Wales Ready to Take on Whichever Opponent in World Cup Playoff Draw

Wales football team celebration

Wales have won 8 of their previous 16 matches with coach Craig Bellamy

The team's attention are firmly on Thursday's World Cup play-off fixture as they await discovering their semi-final and possible final challengers.

Having ended second in their qualifying group following a decisive 7-1 victory over North Macedonia – their biggest win since 1978 – Wales will host the semi-final encounter on their own turf.

They will face either Albania, Bosnia-Herzegovina, Kosovo or Republic of Ireland in that match on 26 March.

Former Wales striker Rob Earnshaw believes the Welsh squad will welcome a tie against any team after their latest performance at Cardiff City Stadium.

"I know Craig Bellamy, I played with him and his mentality is 'give us whoever, we're ready'," Earnshaw commented.

"Many fans were wondering last night, 'should we actually want Ireland because of that local feel?'. I think a number of people were hesitant. But for me, that could be fantastic.

"It's that type of situation, indeed, we'll take Kosovo or Bosnia and Albania are decent and Ireland, naturally, they are a very good team so it will be tough.

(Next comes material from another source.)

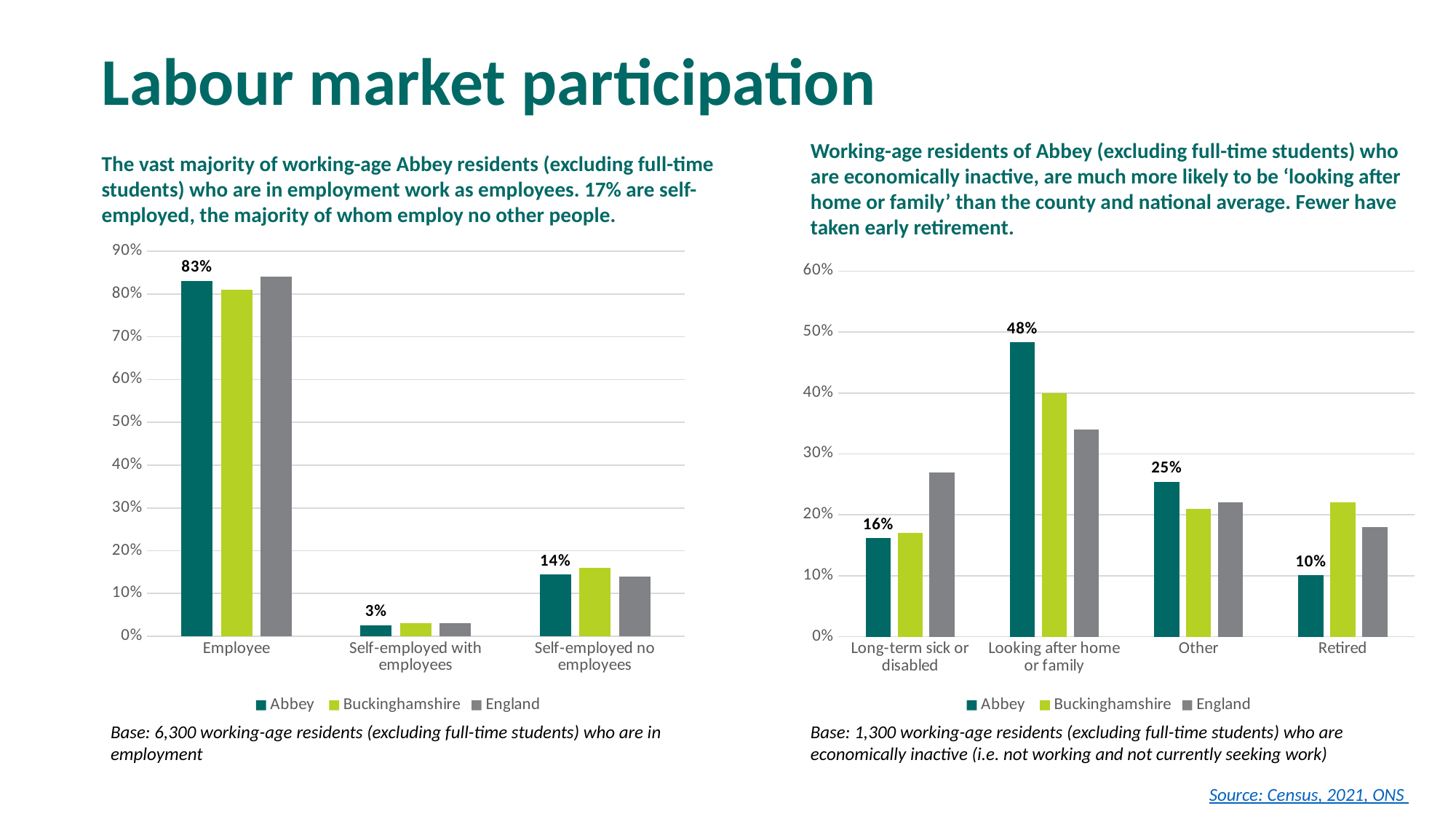
On the left chart, which category has the highest value for Abbey? Employee On the right chart, what is the value for Abbey in the Looking after home or family category? 48% On the left chart, what is the value for Abbey in the Self-employed no employees category? 14% On the right chart, which category has the lowest value for Abbey? Retired What kind of chart is the left chart? Bar chart On the left chart, what is the difference between the Abbey values for Employee and Self-employed no employees? 69 percentage points On the left chart, how many series does the legend list? 3 On the left chart, what is the value for Abbey in the Employee category? 83% On the right chart, is the value for England in the Long-term sick or disabled category greater or less than 20%? greater On the right chart, in the Retired category, which is larger: Abbey or Buckinghamshire? Buckinghamshire On the right chart, what is the value for Abbey in the Retired category? 10% On the right chart, how many categories are shown on the x axis? 4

"However you just feel that we're prepared for anybody at the moment and it doesn't matter, and much of that is because of Craig Bellamy."

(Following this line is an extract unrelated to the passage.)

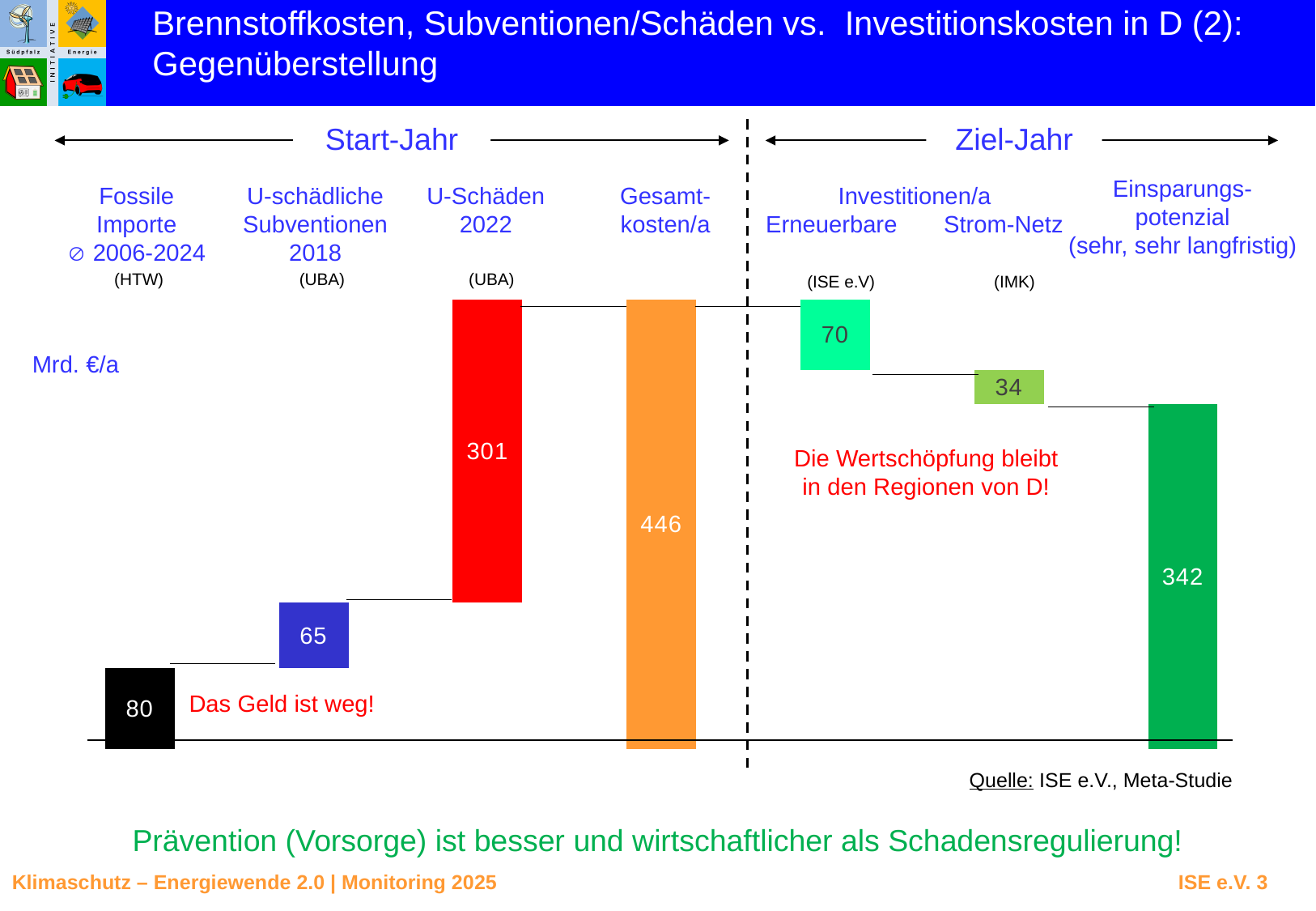
What is the value shown for Einsparungspotenzial? 342 What is the value shown for Investitionen/a Strom-Netz? 34 What is the value shown for U-Schäden 2022? 301 What type of chart is shown on the slide? Bar chart What is the value shown for Gesamtkosten/a? 446 Which category has the highest value in the chart? Gesamtkosten/a What is the value shown for Fossile Importe (2006-2024)? 80 What is the difference between U-Schäden 2022 and U-schädliche Subventionen 2018? 236 What is the value shown for U-schädliche Subventionen 2018? 65 What unit is given for the values in the chart? Mrd. €/a Which is larger: Investitionen/a Erneuerbare or Investitionen/a Strom-Netz? Investitionen/a Erneuerbare Which category has the lowest value in the chart? Investitionen/a Strom-Netz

Possible Playoff Semifinal Rivals Evaluated

Wales are placed 34th in the FIFA rankings, with Albania sixty-first, Ireland 62nd, Bosnia-Herzegovina seventy-fifth and the Kosovan side 84th.

The Albanian national team had a impressive qualifying campaign, with their sole defeats suffered at the hands of their group winners England, who claimed full points without allowing a solitary goal.

The Premier League's Armando Broja and Lazio's Elseid Hysaj are part of the Albanian squad's recognizable players, though it was ex- Inter Milan, Barcelona and Watford striker Rey Manaj who topped their goal chart in qualifying with three goals.

Importantly, Albania have not yet earned a spot for a World Cup, although they participated at Euro 2016 and the 2024 Euros, failing to advance to the knockout stages on each times.

As Slovenia and Sweden endured poor campaigns, with both failing to win a qualifying match, Group B was a direct battle between Switzerland and Kosovo.

The Swiss ended the six-game qualifiers 3 points clear of Kosovo, whose single defeat was at the hands of the pool winners.

The Kosovan squad include former Manchester City goalkeeper Arijanet Muric and Mallorca's Vedat Muriqi – his country's historic top scorer – in a squad targeting a first international competition appearance.

They have never played the Welsh team.

Bosnia-Herzegovina lost just once in qualifying, and claimed a point additional than the Welsh achieved in their eight games, but nonetheless ended 2 points behind of their group winners Austria.

They were a quarter of an hour away from clinching a place at the World Cup, but Michael Gregoritsch's equaliser for the Austrians meant the pair drew in the last game of qualification and Ralf Rangnick's team won the group.

The Welsh have not managed to beat the Bosnians in four matches but experienced a memorable loss against the Dragons as they earned qualification for Euro 2016 under Chris Coleman even after the defeat.

Being his country's all-time leading scorer and most-capped player, former Manchester City forward Edin Dzeko, now at Fiorentina, is undoubtedly Bosnia-Herzegovina's key player.

The veteran was his team's leading goalscorer in the qualifiers with 5 goals.

And finally, we have Republic of Ireland.

Having taken just one point from their first three matches, Heimir Hallgrímsson's side surged into the play-offs with successive wins against Armenia, Portugal and Hungary.

Troy Parrott netted the two goals against Euro 2016 winners Portugal before scoring a hat-trick – with the third goal arriving in the 96th minute – as the Republic of Ireland stunned Hungary to secure second place in Group F in dramatic fashion.

Talisman Seamus Coleman had a crucial role in his team's revival while Brentford goalkeeper Caoimhin Kelleher has made the starting position his to keep.

Ireland are without a win in their last 4 meetings with Wales, defeated in three of these, though James McClean shattered the hopes of the Red Wall as Martin O'Neill's team won a decisive World Cup qualifying match at Cardiff City Stadium in 2017.

Adam Carter
Adam Carter

Lena is a civil engineer and writer passionate about sustainable infrastructure and environmental solutions in urban settings.